2. Description of Related Art
Generally, the surface-emitting-type semiconductor laser device having a buried structure has a configuration wherein a buried part having a double heterostructure consisting of a cladding layer, an active layer, a cladding layer and a cap layer and a burying part which is located around this buried part and has a current blocking function are formed on a semiconductor substrate. Then, it provides a dielectric multilayer film, for example, a TiO.sub.2 /SiO.sub.2 film as a reflecting mirror on the surface of the buried part.
Then, in such a laser device, since the reflecting mirror is formed by a dielectric multilayer film, the heat conductivity is poor, and the heat discharge from the buried part to a heat sink installed in contact with the dielectric multilayer film is insufficient. Also, the size of the reflecting mirror itself is limited due to the arrangement of current injection to the buried part, and a reduction in the reflecting area is inevitable. Furthermore, there has been the problem that since the reflecting mirror is not electrically conductive, an electrode has to be formed at a position separate from the reflecting mirror, and the manufacturing process is complicated, and the efficiency of current injection is poor.

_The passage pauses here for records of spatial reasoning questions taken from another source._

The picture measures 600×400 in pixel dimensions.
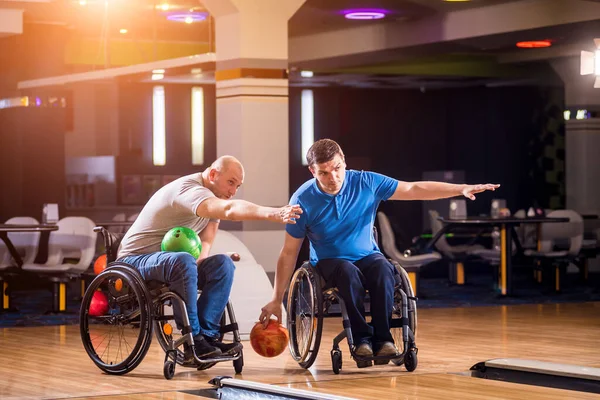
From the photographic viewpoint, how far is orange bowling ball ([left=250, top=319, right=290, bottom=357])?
543cm

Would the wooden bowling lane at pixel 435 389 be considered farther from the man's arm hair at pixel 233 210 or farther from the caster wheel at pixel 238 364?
the man's arm hair at pixel 233 210

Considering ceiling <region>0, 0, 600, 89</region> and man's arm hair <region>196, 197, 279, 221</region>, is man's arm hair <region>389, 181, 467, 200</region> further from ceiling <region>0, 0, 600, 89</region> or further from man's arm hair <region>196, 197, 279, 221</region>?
ceiling <region>0, 0, 600, 89</region>

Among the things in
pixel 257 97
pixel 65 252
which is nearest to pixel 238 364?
pixel 257 97

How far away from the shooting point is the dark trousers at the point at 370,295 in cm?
524

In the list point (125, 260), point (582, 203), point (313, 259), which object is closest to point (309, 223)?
point (313, 259)

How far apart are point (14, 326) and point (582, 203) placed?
8342 mm


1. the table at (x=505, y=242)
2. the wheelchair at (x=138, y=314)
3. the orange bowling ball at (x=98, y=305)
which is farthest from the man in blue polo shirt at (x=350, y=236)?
the table at (x=505, y=242)

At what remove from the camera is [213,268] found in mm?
5293

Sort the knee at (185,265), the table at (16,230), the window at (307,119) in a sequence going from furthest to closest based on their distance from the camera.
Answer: the window at (307,119) < the table at (16,230) < the knee at (185,265)

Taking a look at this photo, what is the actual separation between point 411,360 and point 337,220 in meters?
0.74

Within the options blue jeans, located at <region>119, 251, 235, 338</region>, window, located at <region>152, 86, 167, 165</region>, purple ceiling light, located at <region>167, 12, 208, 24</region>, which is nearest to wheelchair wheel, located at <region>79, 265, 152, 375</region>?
blue jeans, located at <region>119, 251, 235, 338</region>

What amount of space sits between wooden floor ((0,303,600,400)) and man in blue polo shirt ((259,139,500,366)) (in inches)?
10.4

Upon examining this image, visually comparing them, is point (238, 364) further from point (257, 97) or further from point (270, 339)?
point (257, 97)

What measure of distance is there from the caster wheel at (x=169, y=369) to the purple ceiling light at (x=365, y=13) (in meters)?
7.04
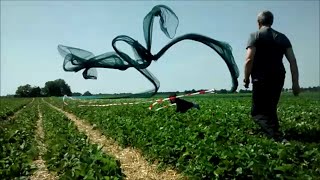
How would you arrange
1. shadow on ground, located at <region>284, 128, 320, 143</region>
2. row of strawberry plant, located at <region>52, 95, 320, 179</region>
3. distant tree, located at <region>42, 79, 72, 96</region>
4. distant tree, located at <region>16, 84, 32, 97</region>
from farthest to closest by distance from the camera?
distant tree, located at <region>16, 84, 32, 97</region>, distant tree, located at <region>42, 79, 72, 96</region>, shadow on ground, located at <region>284, 128, 320, 143</region>, row of strawberry plant, located at <region>52, 95, 320, 179</region>

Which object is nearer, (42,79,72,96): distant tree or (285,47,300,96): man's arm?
(285,47,300,96): man's arm

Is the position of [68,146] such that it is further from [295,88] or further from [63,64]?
[295,88]

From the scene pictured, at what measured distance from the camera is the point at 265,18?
21.4ft

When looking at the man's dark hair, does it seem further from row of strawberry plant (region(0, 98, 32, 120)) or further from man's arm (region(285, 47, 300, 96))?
row of strawberry plant (region(0, 98, 32, 120))

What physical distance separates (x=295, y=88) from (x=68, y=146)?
152 inches

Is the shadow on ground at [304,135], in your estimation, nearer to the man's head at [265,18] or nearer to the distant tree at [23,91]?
the man's head at [265,18]

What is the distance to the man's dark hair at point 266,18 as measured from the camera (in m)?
6.51

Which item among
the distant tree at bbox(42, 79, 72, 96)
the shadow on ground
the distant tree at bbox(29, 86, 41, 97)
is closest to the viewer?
the shadow on ground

Then, a surface-emitting-type semiconductor laser device has been developed which uses a semiconductor multilayer film electrically conductive as a reflecting mirror. Such a laser device has advantages as described below. Since the semiconductor multilayer film excels in heat conductivity, the efficiency of heat discharge from the buried part to the heat sink is high. Also, since the semiconductor multilayer film is electrically conductive, it can have an additional function as a carrier injecting part into the buried part, and the efficiency of current injection is improved. Furthermore, since the semiconductor multilayer film is electrically conductive, the size of the reflecting mirror can be set arbitrarily, and a sufficient reflecting area can be obtained.
However, the design of the semiconductor multilayer film constituting the reflecting mirror has not been investigated sufficiently, and the surface-emitting-type semiconductor laser device wherein the reflecting mirror is constituted with the semiconductor multilayer film cannot make a stable laser oscillation yet.